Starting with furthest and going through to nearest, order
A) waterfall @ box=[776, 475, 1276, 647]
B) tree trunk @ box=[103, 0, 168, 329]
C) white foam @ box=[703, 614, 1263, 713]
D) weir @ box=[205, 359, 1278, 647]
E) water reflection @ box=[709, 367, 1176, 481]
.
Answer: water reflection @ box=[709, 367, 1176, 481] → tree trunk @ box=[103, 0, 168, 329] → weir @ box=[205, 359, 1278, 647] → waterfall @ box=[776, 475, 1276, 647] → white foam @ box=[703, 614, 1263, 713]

## Work instructions
Extract the data above verbatim, reproducing every line unchanged and in the same order.

## The reply
Starting with furthest and going through to nearest, order
A) waterfall @ box=[776, 475, 1276, 647]
B) tree trunk @ box=[103, 0, 168, 329]
C) white foam @ box=[703, 614, 1263, 713]
D) weir @ box=[205, 359, 1278, 647]
E) water reflection @ box=[709, 367, 1176, 481]
.
Answer: water reflection @ box=[709, 367, 1176, 481] → tree trunk @ box=[103, 0, 168, 329] → weir @ box=[205, 359, 1278, 647] → waterfall @ box=[776, 475, 1276, 647] → white foam @ box=[703, 614, 1263, 713]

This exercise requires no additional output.